:: Bloc de texte ::
>>>
Profanes
de Jeanne Benameur

critiqué par Norcane, le 25 mars 2013
( - 57 ans)


La note:  étoiles
Quel délice de finesse
Autour d'un thème très dur, la mort, tout est abordé en finesse et délicatesse et nous mène à réfléchir sur la trace que nous allons laisser, sur la foi et l’existence d'un après...
Ce livre est une perle fine à l'écriture envoûtante et à l'histoire si peu commune qui ouvre tant de possibles mais laisse chacun libre de ses choix et de ses idées. C'est juste un chemin que l'on suit au fil des pages et dont on ressort mûri.
<<<
:: Données extraites ::
>>>
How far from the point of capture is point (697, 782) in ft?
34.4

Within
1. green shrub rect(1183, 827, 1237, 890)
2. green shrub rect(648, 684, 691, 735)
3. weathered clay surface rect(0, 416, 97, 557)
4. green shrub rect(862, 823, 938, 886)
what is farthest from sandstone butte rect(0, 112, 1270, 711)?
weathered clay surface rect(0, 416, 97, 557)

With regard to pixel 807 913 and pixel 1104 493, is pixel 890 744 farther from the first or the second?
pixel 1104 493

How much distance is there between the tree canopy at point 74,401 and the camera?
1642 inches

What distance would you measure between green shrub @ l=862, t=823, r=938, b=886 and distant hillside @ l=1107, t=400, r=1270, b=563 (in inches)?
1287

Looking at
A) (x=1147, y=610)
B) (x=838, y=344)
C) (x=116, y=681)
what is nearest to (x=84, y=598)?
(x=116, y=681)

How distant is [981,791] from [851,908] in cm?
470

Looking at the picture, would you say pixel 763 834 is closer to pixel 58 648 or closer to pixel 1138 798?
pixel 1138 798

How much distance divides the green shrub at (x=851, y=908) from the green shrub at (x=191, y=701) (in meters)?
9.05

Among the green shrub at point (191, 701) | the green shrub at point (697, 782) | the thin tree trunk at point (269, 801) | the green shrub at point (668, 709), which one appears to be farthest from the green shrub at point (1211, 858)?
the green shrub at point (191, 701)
<<<
>>>
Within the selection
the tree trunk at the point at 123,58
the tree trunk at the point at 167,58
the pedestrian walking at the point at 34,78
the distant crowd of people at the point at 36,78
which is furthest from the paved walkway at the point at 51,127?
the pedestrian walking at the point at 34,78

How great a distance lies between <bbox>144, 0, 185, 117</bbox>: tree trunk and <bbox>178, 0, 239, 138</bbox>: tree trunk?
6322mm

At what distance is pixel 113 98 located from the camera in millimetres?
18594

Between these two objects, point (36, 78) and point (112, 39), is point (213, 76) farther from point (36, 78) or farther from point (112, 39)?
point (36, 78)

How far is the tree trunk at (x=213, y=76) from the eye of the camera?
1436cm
<<<
:: Consignes ::
1. Reproduisez à l'identique le passage de la critique en commençant aux mots « critiqué par Norcane, le » et en vous arrêtant après « l’existence d'un après... ».
2. Renvoyez telles quelles les lignes des entrées, en commençant à la ligne qui contient « With regard to » et en vous arrêtant après celle qui contient « 1642 inches ».

:: Réponses dans l'ordre ::
1.
critiqué par Norcane, le 25 mars 2013
( - 57 ans)


La note:  étoiles
Quel délice de finesse
Autour d'un thème très dur, la mort, tout est abordé en finesse et délicatesse et nous mène à réfléchir sur la trace que nous allons laisser, sur la foi et l’existence d'un après...

2.
With regard to pixel 807 913 and pixel 1104 493, is pixel 890 744 farther from the first or the second?
pixel 1104 493

How much distance is there between the tree canopy at point 74,401 and the camera?
1642 inches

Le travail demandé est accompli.